Here’s the science of loneliness: the human immune system relies in part on one type of myeloid cell that triggers interferon responses. Interferon responses are key to impeding viral replication, which means we rely on them to fight off viral infections. When we are isolated, the level of these cells plummets, which means (yes, you guessed it) we become far more vulnerable to infection. Worse still, there’s a second type of myeloid cell that promotes the activities of genes that cause inflammation, and isolation results in a huge increase in these cells. Inflammation leads to a wide range of diseases, which all serve to further depress our immune system.

In other words, isolating everyone via lockdown makes us all more vulnerable to covid-19.

Scientists have been studying these biochemical effects for years, so this isn’t exactly news to anyone who’s been keeping up with the research. If we weren’t all so busy panicking, this kind of important information would be taken into account when dull-witted politicians look for “solutions” that can save them from losing votes at the next election. Unfortunately, panic always pushes out thinking, so we ended up where we are and there’s nothing we can do about it.

Except we can, because some scientists have not only been investigating the effects of isolation but have also been looking for ways to mitigate the deleterious changes.

Dr Steven Cole at UCLA and Dr Sonja Lyubomirsky at UC Riverside have been testing ways to use behavior to offset the harms caused by isolation. Preliminary results presented this February in New Orleans at the Society for Personality and Social Psychology indicate that certain intentional behaviors can drive positive biochemical changes.

What they found, through a series of experiments carried out over the last couple of years, is that when we perform acts aimed at helping others we experience good feelings. These good feelings then induce changes in our biochemistry, the net results of which are an increased level of the helpful myeloid cells and a decrease of the unhelpful myeloid cells that promote inflammation.

In other words, when we do good for others our bodies respond by increasing our own metabolic health. So it’s a win-win for everyone.

What this means is that, social distancing notwithstanding, we should all be making more effort to reach out to those around us who may need help. This may be as simple as offering to go shopping for an elderly neighbor or having a daily phone call with someone we know who’s stuck on their own far from family and friends. It may be taking a deep breath and being more tolerant of a cantankerous relative with whom we’re presently incarcerated, or being more loving to a stressed-out domestic partner. It certainly means smiling at those we encounter on those rare moments when we’re permitted to go outside, and greeting them with a cheerful voice. It means looking for ways to help others, no matter how small or insignificant any individual act may be.

It means, instead of whining about things, we should be looking for opportunities to reach out and assist others who are likely having a much more difficult time than we are. We can’t do anything to prevent the mass starvation we’ve caused across Africa and Asia, but we can at least help those who are vulnerable in our own societies.

It turns out that the power of small things goes much deeper than many of us suspected.

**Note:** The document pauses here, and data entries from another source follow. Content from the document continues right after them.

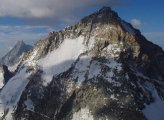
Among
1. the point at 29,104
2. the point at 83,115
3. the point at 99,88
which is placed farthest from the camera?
the point at 29,104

*The much-reported study about face masks capturing viral particles in droplets that we’ve read about in the news doesn’t count. Viral particles will still enter via the eyes unless we’re also wearing protective goggles. Furthermore the machine used in the study was totally unrepresentative of what happens in real life. In real life, face masks rapidly become moist from our breath. This means that after about 20 minutes they become the perfect breeding ground for bacteria, which we then inhale into our throats and lungs with every breath. Medical personnel change their face masks every 20 minutes and never re-use them for this very reason. Ordinary people, on the other hand, are basically using face masks to create the perfect conditions to self-infect with pneumonia and various other respiratory ailments. Which is the precise opposite of what we ought to be doing at a time like this. But virtue signaling and “doing something” always feels better than reasoning, which is why face masks are so wonderfully popular right now.